• _Written request_
Copy every entry exactly.

++++ Data shown

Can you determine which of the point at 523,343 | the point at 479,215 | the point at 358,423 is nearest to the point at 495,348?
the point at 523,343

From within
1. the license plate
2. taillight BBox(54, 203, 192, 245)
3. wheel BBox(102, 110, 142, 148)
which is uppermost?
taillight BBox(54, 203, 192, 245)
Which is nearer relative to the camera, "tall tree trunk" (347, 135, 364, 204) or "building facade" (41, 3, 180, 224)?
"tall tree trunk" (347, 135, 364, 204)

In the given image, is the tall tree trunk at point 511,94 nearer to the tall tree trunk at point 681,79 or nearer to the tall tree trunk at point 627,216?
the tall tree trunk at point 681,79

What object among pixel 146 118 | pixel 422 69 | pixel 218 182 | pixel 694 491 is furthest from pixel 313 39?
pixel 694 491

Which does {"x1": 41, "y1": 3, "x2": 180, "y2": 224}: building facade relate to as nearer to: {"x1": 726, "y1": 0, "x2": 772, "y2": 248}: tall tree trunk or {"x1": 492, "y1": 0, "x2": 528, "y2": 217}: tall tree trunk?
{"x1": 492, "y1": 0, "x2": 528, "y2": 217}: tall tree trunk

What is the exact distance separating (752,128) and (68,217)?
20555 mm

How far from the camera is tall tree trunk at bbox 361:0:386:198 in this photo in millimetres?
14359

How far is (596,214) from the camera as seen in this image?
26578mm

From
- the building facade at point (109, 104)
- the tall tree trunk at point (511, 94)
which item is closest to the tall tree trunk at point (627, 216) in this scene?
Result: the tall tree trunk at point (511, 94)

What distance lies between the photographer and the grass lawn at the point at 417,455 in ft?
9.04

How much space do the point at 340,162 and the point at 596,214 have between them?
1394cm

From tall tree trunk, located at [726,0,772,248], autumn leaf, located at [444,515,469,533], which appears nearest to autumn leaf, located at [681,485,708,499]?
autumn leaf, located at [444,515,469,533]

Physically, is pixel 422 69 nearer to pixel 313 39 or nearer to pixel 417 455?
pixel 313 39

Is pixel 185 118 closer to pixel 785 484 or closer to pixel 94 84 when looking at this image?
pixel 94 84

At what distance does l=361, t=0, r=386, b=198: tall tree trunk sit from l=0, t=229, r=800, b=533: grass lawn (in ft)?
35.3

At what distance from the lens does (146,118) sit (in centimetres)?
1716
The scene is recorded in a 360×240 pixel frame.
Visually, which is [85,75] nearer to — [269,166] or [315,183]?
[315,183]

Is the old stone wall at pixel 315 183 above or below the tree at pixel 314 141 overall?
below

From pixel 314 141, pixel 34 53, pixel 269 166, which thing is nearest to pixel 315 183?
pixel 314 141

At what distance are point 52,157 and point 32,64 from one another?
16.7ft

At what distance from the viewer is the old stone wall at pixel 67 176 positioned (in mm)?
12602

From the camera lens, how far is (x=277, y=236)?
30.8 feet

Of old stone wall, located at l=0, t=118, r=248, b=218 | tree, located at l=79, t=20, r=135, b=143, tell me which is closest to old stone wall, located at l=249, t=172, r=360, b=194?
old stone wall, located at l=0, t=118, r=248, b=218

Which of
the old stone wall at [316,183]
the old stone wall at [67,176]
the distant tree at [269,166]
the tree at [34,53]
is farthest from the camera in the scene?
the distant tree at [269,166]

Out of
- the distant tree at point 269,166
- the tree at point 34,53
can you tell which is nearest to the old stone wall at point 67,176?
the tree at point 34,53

++++++++

• _Exercise solution_
Can you determine which of the point at 523,343 | the point at 479,215 | the point at 358,423 is nearest to the point at 495,348?
the point at 523,343

From within
1. the license plate
2. taillight BBox(54, 203, 192, 245)
3. wheel BBox(102, 110, 142, 148)
which is uppermost?
taillight BBox(54, 203, 192, 245)
Which is nearer relative to the camera, "tall tree trunk" (347, 135, 364, 204) or "building facade" (41, 3, 180, 224)?
"tall tree trunk" (347, 135, 364, 204)

In the given image, is the tall tree trunk at point 511,94 nearer to the tall tree trunk at point 681,79 or nearer to the tall tree trunk at point 627,216?
the tall tree trunk at point 681,79

What object among pixel 146 118 | pixel 422 69 | pixel 218 182 | pixel 694 491 is furthest from pixel 313 39?
pixel 694 491

Which does {"x1": 41, "y1": 3, "x2": 180, "y2": 224}: building facade relate to as nearer to: {"x1": 726, "y1": 0, "x2": 772, "y2": 248}: tall tree trunk or {"x1": 492, "y1": 0, "x2": 528, "y2": 217}: tall tree trunk?
{"x1": 492, "y1": 0, "x2": 528, "y2": 217}: tall tree trunk

What is the exact distance separating (752,128) and (68,217)?
20555 mm

How far from the camera is tall tree trunk at bbox 361:0:386:198 in this photo in millimetres?
14359

How far is (596,214) from the camera as seen in this image?
26578mm

From
- the building facade at point (109, 104)
- the tall tree trunk at point (511, 94)
which item is closest to the tall tree trunk at point (627, 216) in this scene?
Result: the tall tree trunk at point (511, 94)

What distance lies between the photographer and the grass lawn at the point at 417,455 in ft?
9.04

How much space do the point at 340,162 and the point at 596,214 have between them?
1394cm

From tall tree trunk, located at [726,0,772,248], autumn leaf, located at [444,515,469,533], which appears nearest to autumn leaf, located at [681,485,708,499]?
autumn leaf, located at [444,515,469,533]

Physically, is pixel 422 69 nearer to pixel 313 39 or nearer to pixel 417 455?
pixel 313 39

Is pixel 185 118 closer to pixel 785 484 or closer to pixel 94 84 when looking at this image?
pixel 94 84

At what distance does l=361, t=0, r=386, b=198: tall tree trunk sit from l=0, t=229, r=800, b=533: grass lawn (in ft)?
35.3

At what distance from the lens does (146,118) sit (in centimetres)?
1716
The scene is recorded in a 360×240 pixel frame.
Visually, which is [85,75] nearer to — [269,166] or [315,183]?
[315,183]

Is the old stone wall at pixel 315 183 above or below the tree at pixel 314 141 overall?
below

From pixel 314 141, pixel 34 53, pixel 269 166, which thing is nearest to pixel 315 183?
pixel 314 141

At what distance are point 52,157 and point 32,64 from one another?
16.7ft

At what distance from the viewer is the old stone wall at pixel 67 176 positioned (in mm)?
12602

From the camera lens, how far is (x=277, y=236)?
30.8 feet

Of old stone wall, located at l=0, t=118, r=248, b=218 | tree, located at l=79, t=20, r=135, b=143, tell me which is closest to old stone wall, located at l=249, t=172, r=360, b=194?
old stone wall, located at l=0, t=118, r=248, b=218

Which of
the old stone wall at [316,183]
the old stone wall at [67,176]
the distant tree at [269,166]
the tree at [34,53]
is farthest from the camera in the scene?
the distant tree at [269,166]

Out of
- the distant tree at point 269,166
- the tree at point 34,53
can you tell which is nearest to the old stone wall at point 67,176?
the tree at point 34,53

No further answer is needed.